-------- Material to process
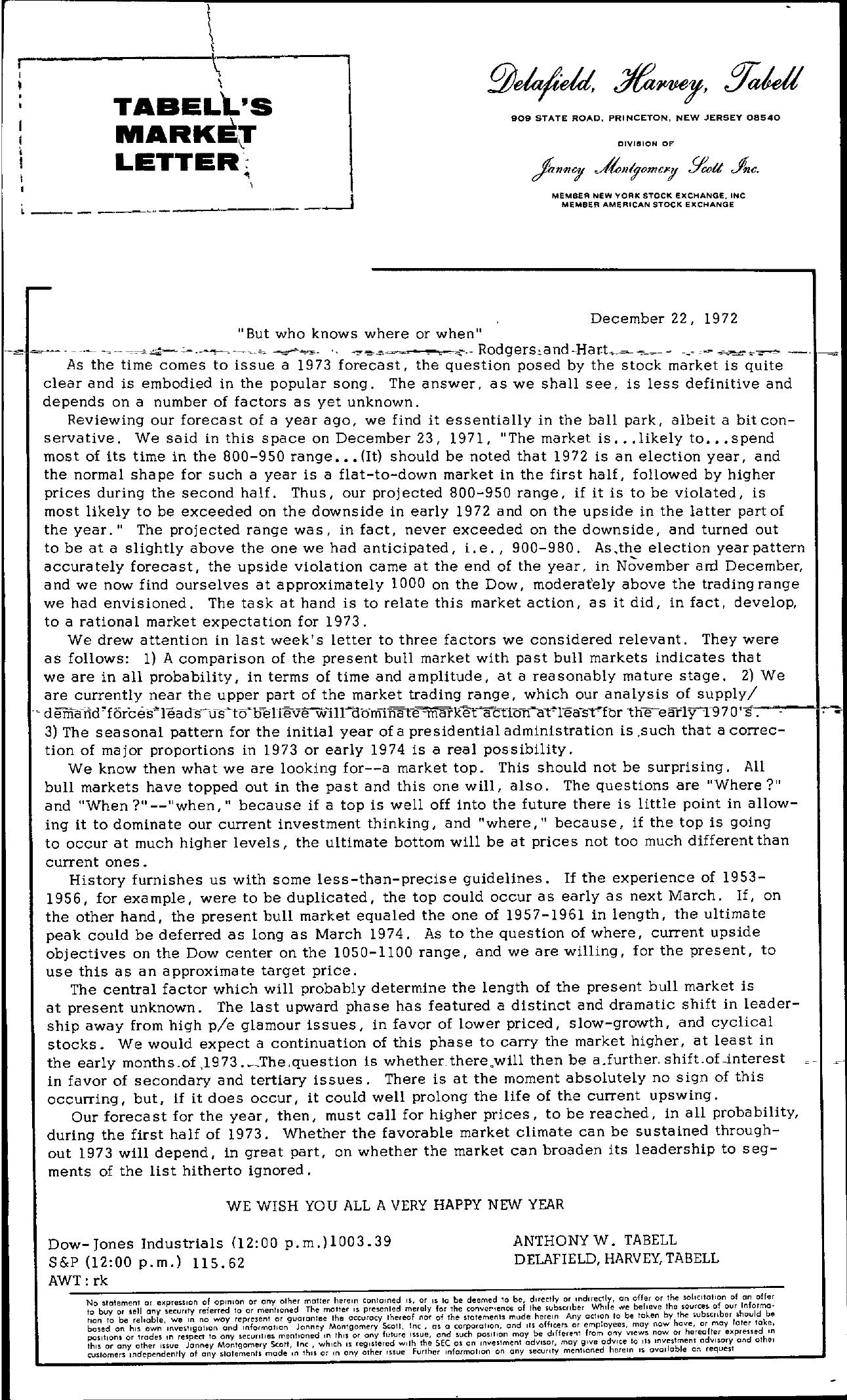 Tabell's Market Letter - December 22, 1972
----------------
-------- Material to process
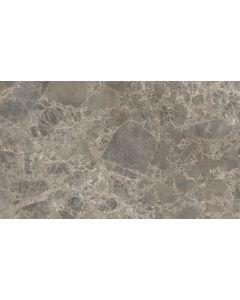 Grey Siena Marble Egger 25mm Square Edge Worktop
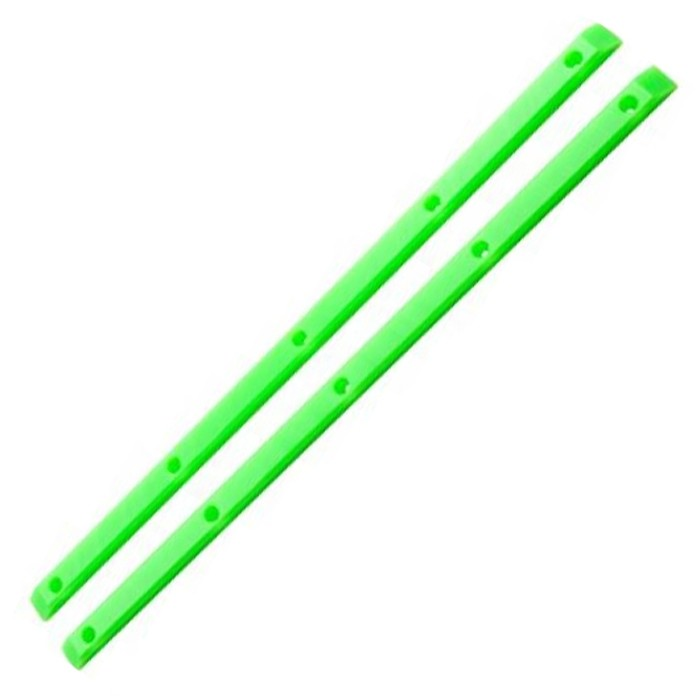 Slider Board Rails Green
----------------
### The task
Copy out exactly the lines above beginning with the line that contains "Grey Siena Marble" and finishing with the line that contains "Slider Board Rails Green", including both; leave the pictures out.

### Task result
 Grey Siena Marble Egger 25mm Square Edge Worktop
 Slider Board Rails Green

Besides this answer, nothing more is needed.